Problem: Predict the remainder when 11111...(100 ones) is divided by 1111111

Question

this very same problem appeared in a different thread but the questions was slightly different. In my case, I'm looking precisely for the answer.

This is how I solved it, I only need confirmation of whether this actually is correct:

So I assumed that 1111... (100 ones) is going to be exactly divided by 1111111 (7 ones) 14 times (100/7 = 14). Hence, if 14 times 7 equals 98 '1's, then the remainder is 2 '1's.

Thanks.

Answer 1

Yes, this is a perfectly sound reasoning.

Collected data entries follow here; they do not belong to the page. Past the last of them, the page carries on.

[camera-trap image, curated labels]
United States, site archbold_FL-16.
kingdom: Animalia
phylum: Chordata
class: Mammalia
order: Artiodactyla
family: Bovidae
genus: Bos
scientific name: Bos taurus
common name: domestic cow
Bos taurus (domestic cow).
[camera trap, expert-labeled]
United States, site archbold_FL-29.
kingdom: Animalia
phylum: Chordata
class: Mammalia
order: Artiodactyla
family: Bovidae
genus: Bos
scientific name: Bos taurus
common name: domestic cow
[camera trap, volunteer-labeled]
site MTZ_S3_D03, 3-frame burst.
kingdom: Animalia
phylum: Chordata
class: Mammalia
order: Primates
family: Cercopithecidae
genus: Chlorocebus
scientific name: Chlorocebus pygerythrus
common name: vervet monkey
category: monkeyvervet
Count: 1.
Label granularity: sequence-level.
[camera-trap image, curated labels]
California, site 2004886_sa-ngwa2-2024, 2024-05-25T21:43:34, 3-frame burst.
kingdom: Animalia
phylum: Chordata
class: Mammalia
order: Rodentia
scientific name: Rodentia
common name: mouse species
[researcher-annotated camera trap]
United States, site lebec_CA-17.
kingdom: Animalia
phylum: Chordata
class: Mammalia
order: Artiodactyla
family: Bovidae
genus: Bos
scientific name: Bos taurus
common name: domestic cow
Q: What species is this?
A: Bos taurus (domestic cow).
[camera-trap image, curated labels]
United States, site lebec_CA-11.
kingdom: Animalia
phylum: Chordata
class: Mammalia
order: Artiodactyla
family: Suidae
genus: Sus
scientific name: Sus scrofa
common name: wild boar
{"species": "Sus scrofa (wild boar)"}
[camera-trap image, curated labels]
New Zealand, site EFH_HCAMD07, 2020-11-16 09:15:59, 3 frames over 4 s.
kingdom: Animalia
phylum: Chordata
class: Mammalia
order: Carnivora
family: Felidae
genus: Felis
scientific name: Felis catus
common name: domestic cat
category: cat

You can also express it as

$$ 100000010000001\cdots1000000100\cdot 1111111 + 11 = \underbrace{111\cdots111}_{100\text{ ones}} $$

Answer 2

Yes, it is correct. If you envision setting up the long division, the first subtraction strips off the first seven $1$s, the next strips the next seven, and so on.

Answer 3

Mod $10^7-1: 10^7\equiv1\implies10^{98}\equiv1\implies10^{100}\equiv100\implies10^{100}-1\equiv99.$

I.e., $10^7-1|(10^{100}-1)-99\implies \dfrac{10^7-1}9|\dfrac{10^{100}-1}9-\color{blue}{11}$

Answer 4

The first seven $1$'s gives you a multiple of $1111111$, same for the next seven, etc. Since $100 = 14 \cdot 7 + 2$ after removing $14$ groups of seven $1$'s you are left with two: the remainder is $11$.